● Text section
※ ※ ※
Tuesday, January 21, 2014

the ambivalences: southland tales

PROPOSITION: It is possible to not be a fan of a movie, but nonetheless be a fan of its existence.

E.G.: My tortured relationship with one Southland Tales (2006), the vomiting-forth of seemingly every idea that passed through the mind of its writer-director, Richard Kelly, between the release of his cult classic and emoid dorm room staple Donnie Darko in 2001 and the late stages of Tales' postproduction. A gonzo satire partaking in Dickian/Pynchonesque paranoia and entropic narrative proliferation, it sounded like my jam. Then I saw the thing. While the results do come closer to Dick and Pynchon's likeminded fictions than most movies outside of actual adaptations of their work, I found Southland Tales a deflating experience on the first go-round: more ideas per minute than most movies have in their whole runtimes, but many of the ideas just don't play, or are simply vacuities cloaked in some hazy nimbus of idea-ness. It's a hugely ambitious, personal movie mounted on a scale that's only intermittently been possible in America since the '70s, and was only possible in this case because Kelly hit a nerve* the first time out, and it reveals, more than most, the limitations of the creative intelligence that birthed it. Kelly comes on here like an undergrad in a writing seminar who writes "weird" stories that are really a thinly-veiled attempt to prove to his classmates he's read more and done gnarlier drugs than he actually has.
※ ※ ※
● Directive A
According to the review of Southland Tales, in what year was Donnie Darko released?
● Directive B
Print the passage of the review of Southland Tales from "Tuesday, January 21, 2014" to "of its existence.".
The listing placed after this review is not required.

● Supplied information
※ ※ ※
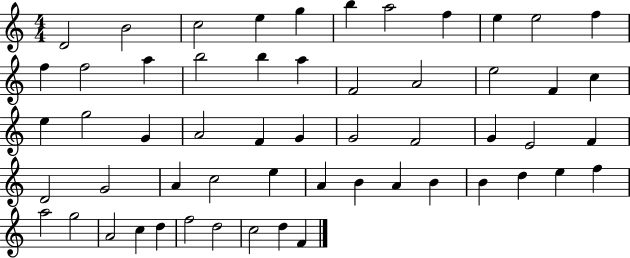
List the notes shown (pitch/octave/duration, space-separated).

D4/h B4/h C5/h E5/q G5/q B5/q A5/h F5/q E5/q E5/h F5/q F5/q F5/h A5/q B5/h B5/q A5/q F4/h A4/h E5/h F4/q C5/q E5/q G5/h G4/q A4/h F4/q G4/q G4/h F4/h G4/q E4/h F4/q D4/h G4/h A4/q C5/h E5/q A4/q B4/q A4/q B4/q B4/q D5/q E5/q F5/q A5/h G5/h A4/h C5/q D5/q F5/h D5/h C5/h D5/q F4/q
※ ※ ※
● Complete output A
2001

● Complete output B
Tuesday, January 21, 2014

the ambivalences: southland tales

PROPOSITION: It is possible to not be a fan of a movie, but nonetheless be a fan of its existence.